Le Conseil d’Etat israélien envisage d’annuler un jugement de la Cour Suprême
Contexte de l’affaire
Pour la première fois, la Cour Suprême d’Israël pourrait annuler un jugement de la Cour Suprême, invoquant un manque de juststart dans le cadre d’une affaire impliquant un médecin-gynécologue, Mikhail Shatman, condamné pour viol après un acquittement initial. Le juge Khaled Kabbab a suggéré que cette annulation pourrait être justifiée par le fait que le panel de juges de la Cour Suprême a induit le prévenu en erreur.
L’affaire a débuté en janvier 2023, lorsque les juges de la cour de district de Jérusalem avaient acquitté Shatman de plusieurs accusations, dont le viol. L’accusation a fait appel et, lors d’une audience en septembre 2024, les juges de la Cour Suprême ont exprimé des doutes sur la position de l’accusation. Ils ont suggéré que la condamnation était juridiquement problématique.
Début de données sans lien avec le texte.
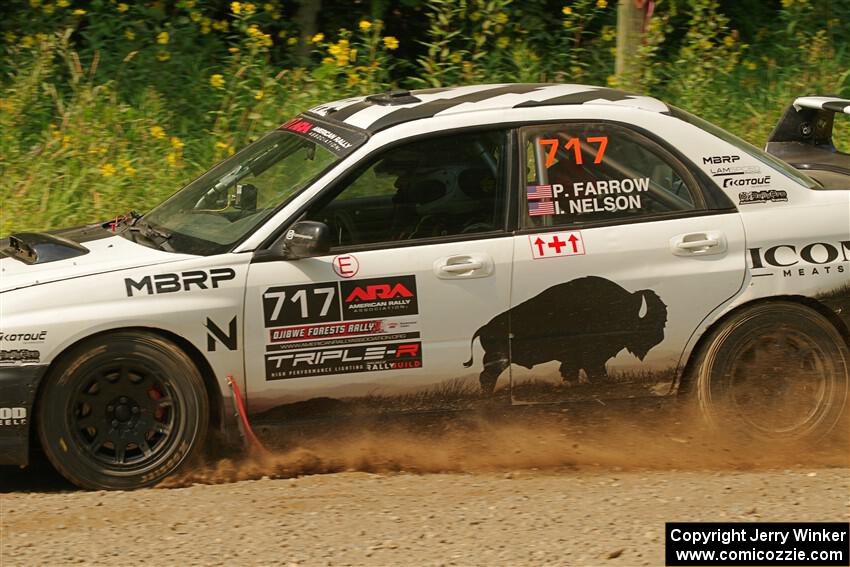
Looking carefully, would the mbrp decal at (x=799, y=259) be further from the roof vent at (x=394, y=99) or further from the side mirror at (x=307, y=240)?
the side mirror at (x=307, y=240)

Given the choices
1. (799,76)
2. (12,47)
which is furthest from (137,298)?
(799,76)

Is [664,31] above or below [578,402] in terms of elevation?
above

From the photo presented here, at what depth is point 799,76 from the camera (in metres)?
10.2

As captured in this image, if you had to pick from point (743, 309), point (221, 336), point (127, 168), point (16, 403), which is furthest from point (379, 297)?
point (127, 168)

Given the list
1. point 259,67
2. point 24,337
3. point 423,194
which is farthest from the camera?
point 259,67

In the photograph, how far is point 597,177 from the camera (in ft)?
17.7

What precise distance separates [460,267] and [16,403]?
1881 millimetres

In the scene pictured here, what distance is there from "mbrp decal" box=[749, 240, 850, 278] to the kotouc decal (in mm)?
2288

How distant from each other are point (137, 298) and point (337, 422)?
1.00 metres

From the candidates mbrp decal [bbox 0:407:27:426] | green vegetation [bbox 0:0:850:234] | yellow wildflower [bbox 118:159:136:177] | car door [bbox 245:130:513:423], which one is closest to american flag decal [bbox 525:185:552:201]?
car door [bbox 245:130:513:423]

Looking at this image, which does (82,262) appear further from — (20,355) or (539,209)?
(539,209)

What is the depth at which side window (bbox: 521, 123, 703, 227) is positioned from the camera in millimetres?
5344

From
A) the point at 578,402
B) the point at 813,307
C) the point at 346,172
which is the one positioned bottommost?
the point at 578,402

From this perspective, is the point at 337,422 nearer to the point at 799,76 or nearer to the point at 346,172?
the point at 346,172
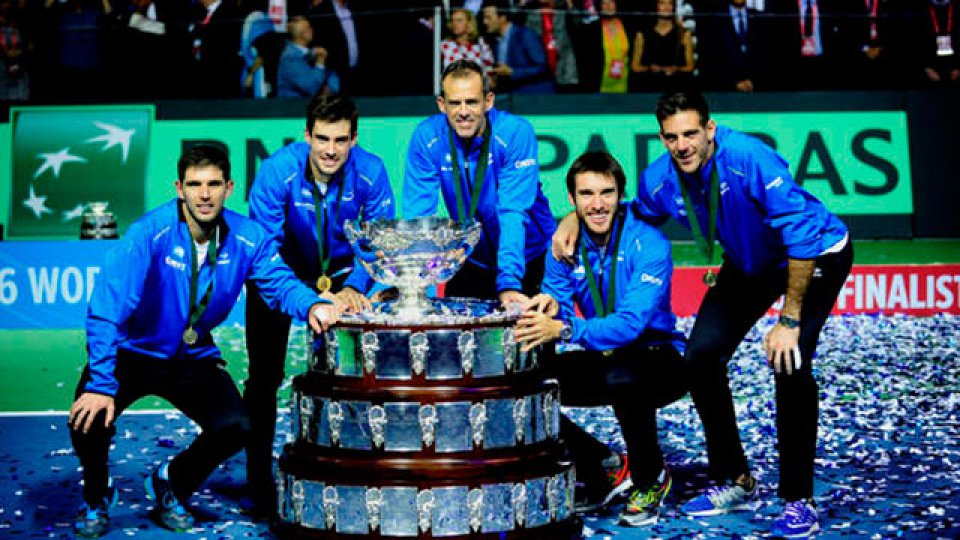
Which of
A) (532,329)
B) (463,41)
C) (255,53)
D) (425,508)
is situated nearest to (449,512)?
(425,508)

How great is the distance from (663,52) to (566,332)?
8926 mm

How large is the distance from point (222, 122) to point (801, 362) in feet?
31.6

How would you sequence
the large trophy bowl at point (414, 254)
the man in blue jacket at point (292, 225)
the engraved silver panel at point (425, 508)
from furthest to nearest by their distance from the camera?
the man in blue jacket at point (292, 225) < the large trophy bowl at point (414, 254) < the engraved silver panel at point (425, 508)

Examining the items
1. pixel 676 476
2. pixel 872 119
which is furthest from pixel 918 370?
pixel 872 119

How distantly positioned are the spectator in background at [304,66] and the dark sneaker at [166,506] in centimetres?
825

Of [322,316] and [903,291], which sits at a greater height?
[322,316]

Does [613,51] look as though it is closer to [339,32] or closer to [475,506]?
[339,32]

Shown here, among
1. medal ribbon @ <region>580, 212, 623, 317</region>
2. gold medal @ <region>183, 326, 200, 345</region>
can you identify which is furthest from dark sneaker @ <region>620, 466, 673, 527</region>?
gold medal @ <region>183, 326, 200, 345</region>

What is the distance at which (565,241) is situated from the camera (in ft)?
22.0

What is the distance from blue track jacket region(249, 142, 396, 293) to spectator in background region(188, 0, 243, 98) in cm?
807

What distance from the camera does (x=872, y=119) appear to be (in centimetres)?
1497

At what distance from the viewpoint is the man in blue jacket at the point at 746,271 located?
6332 millimetres

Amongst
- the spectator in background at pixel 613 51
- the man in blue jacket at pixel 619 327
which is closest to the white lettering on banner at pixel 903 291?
the spectator in background at pixel 613 51

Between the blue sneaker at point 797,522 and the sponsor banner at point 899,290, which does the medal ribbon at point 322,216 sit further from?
the sponsor banner at point 899,290
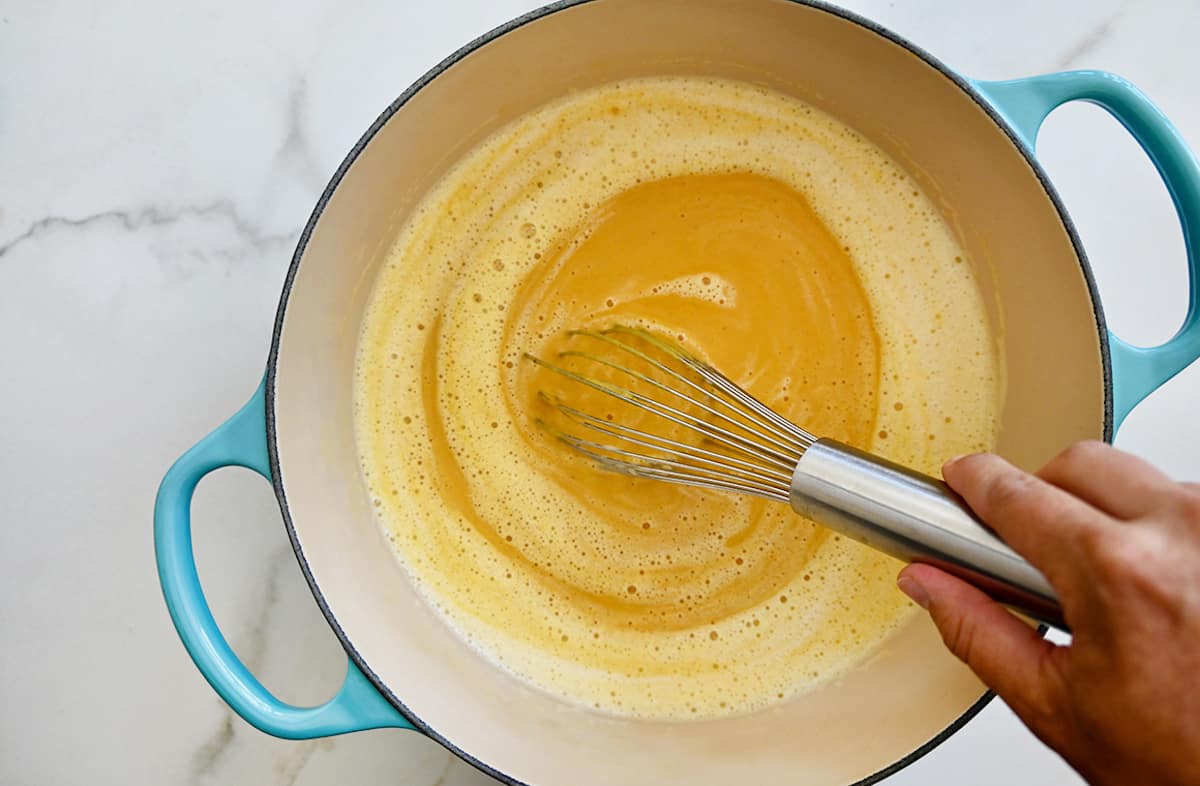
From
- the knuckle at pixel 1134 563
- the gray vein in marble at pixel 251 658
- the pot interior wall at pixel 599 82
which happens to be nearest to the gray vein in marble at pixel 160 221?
the pot interior wall at pixel 599 82

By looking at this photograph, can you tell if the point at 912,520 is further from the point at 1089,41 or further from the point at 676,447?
the point at 1089,41

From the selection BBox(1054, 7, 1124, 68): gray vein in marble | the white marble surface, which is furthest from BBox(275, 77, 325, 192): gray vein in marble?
BBox(1054, 7, 1124, 68): gray vein in marble

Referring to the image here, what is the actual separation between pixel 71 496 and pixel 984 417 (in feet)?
3.53

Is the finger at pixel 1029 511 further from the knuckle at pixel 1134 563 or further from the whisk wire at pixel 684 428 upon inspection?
the whisk wire at pixel 684 428

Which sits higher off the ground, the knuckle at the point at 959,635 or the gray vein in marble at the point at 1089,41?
the gray vein in marble at the point at 1089,41

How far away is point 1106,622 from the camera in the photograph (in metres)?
0.57

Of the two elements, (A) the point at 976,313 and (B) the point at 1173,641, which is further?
(A) the point at 976,313

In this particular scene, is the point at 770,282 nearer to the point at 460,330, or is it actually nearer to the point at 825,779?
the point at 460,330

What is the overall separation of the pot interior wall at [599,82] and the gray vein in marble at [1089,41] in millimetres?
192

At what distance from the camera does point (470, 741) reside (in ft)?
3.31

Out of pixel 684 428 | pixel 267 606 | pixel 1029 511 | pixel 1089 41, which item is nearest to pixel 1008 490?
pixel 1029 511

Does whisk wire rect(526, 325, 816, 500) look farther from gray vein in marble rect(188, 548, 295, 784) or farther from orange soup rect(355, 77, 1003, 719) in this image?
gray vein in marble rect(188, 548, 295, 784)

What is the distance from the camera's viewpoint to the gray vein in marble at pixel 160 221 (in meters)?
1.07

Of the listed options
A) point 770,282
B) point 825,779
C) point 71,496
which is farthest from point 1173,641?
point 71,496
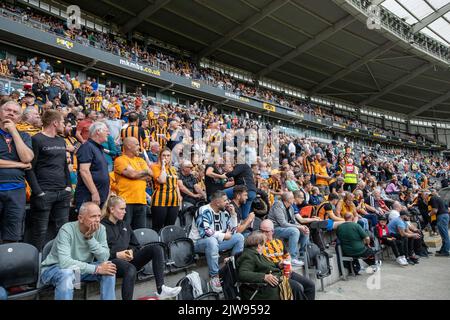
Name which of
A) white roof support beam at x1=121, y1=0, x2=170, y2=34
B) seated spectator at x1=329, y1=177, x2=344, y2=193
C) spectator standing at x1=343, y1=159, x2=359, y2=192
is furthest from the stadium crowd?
white roof support beam at x1=121, y1=0, x2=170, y2=34

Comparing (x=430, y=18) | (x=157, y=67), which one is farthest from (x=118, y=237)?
(x=430, y=18)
Évolution des débats judiciaires
Malgré les doutes exprimés, la Cour Suprême a finalement conclu que Shatman devait être condamné pour viol, ce qui a provoqué une surprise tant du côté de la défense que de l’accusation. Bien que les juges aient évoqué des alternatives comme une condamnation pour agression, ils n’ont pas mentionné la décision de l’accusation de ne plus poursuivre les accusations de viol, qui compliquait la situation.
Les avocats de Shatman ont ensuite déposé une demande auprès du Conseil d’Etat pour annuler le jugement de la Cour Suprême. Le juge Kabbab a pris en compte les arguments des parties avant de décider que les avocats devaient d’abord s’adresser aux juges de la Cour Suprême ayant rendu le jugement contesté.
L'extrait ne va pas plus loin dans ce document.